As the DRAM industry saw inventory adjustments and production cuts in Q3, first-tier manufacturers' stock levels have decreased. In addition to demand from the traditional peak season, the contract price decline slowed in September and stayed flat in October. However, there are still many uncertainties in terms of demand. This include PC sales during China's National Holiday weekend not exceeding expectations, low Q4 retail sales visibility and the extent of the Thailand flood disaster's impact on the PC supply chain. As Thailand is a strategic location for the HDD industry, accounting for about 30 percent of global capacity, the flooding has hit HDD makers hard. Western Digital, for example, has closed two local plants that will result in a 60 percent capacity decrease. Nidec, with nearly 80 percent of the global HDD market, has temporarily shut down seven factories. It is not yet known when operations will resume. While the flooding has not had as direct an impact on the DRAM industry as Japan's March earthquake, the current HDD shortage may prove to be detrimental to overall PC shipments.

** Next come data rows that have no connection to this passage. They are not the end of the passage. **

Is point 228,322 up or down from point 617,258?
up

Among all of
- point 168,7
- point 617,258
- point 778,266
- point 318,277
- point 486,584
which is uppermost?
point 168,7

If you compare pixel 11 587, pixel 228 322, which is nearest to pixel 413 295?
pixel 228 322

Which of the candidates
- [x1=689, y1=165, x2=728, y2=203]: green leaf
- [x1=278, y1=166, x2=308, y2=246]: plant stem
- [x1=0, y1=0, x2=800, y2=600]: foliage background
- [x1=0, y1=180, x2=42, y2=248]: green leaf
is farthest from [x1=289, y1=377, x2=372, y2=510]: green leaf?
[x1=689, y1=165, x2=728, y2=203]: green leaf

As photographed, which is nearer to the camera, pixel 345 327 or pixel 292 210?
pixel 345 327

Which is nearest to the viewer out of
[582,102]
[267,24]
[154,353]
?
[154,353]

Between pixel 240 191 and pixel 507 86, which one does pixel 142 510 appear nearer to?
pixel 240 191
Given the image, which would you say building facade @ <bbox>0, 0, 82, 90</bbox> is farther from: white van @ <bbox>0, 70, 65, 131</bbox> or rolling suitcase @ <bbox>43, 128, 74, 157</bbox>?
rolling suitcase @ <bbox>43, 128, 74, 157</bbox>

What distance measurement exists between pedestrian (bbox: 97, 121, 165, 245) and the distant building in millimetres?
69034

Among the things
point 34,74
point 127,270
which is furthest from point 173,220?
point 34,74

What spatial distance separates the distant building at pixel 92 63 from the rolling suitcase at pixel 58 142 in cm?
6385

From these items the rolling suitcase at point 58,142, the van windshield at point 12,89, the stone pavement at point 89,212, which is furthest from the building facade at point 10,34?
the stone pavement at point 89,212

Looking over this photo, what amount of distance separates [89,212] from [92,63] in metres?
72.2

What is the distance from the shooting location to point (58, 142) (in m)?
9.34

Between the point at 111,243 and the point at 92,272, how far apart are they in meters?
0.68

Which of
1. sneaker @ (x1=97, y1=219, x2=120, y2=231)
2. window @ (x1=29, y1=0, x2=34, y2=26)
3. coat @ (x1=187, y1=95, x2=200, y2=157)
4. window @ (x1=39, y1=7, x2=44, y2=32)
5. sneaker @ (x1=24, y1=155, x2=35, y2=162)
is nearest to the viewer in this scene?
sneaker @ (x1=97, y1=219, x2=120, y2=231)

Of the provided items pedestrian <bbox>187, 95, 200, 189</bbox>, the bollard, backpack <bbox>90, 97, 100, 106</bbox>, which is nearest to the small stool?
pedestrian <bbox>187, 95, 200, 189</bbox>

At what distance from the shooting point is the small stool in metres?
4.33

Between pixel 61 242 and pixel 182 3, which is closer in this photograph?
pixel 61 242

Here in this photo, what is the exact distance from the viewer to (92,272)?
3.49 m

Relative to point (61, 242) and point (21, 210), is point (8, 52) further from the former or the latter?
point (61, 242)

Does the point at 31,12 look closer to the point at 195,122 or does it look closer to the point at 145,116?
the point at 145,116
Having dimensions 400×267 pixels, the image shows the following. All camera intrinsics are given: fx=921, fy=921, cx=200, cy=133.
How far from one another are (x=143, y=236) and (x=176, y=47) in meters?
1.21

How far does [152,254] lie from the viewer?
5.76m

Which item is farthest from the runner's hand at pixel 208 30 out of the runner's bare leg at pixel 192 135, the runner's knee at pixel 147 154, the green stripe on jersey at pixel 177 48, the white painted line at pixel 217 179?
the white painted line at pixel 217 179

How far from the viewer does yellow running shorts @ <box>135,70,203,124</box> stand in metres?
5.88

According to TrendForce, PC OEMs have an average of about two to four weeks of HDD inventory remaining. Along with HDD suppliers' key component inventory, the industry supply chain has about two months of stock left. At the end of this period, the PC industry will enter its down season beginning December, and the decreased demand will counteract any risk of material shortages. If key component makers manage to resume operations in Thailand, PC OEMs should be able to avoid a shipment crisis. Meanwhile, some PC OEMs are seriously considering the adoption of SSD as a temporary replacement for HDD. However, as the price gap between SSD and HDD is still fairly wide, SSD adoption will likely only increase in premium PC lineups. The short-term future of DRAM contract price will depend on the recovery of makers affected by the Thailand floods, but based on the current situation, there should be limited impact on both PC shipment volume and DRAM contract price.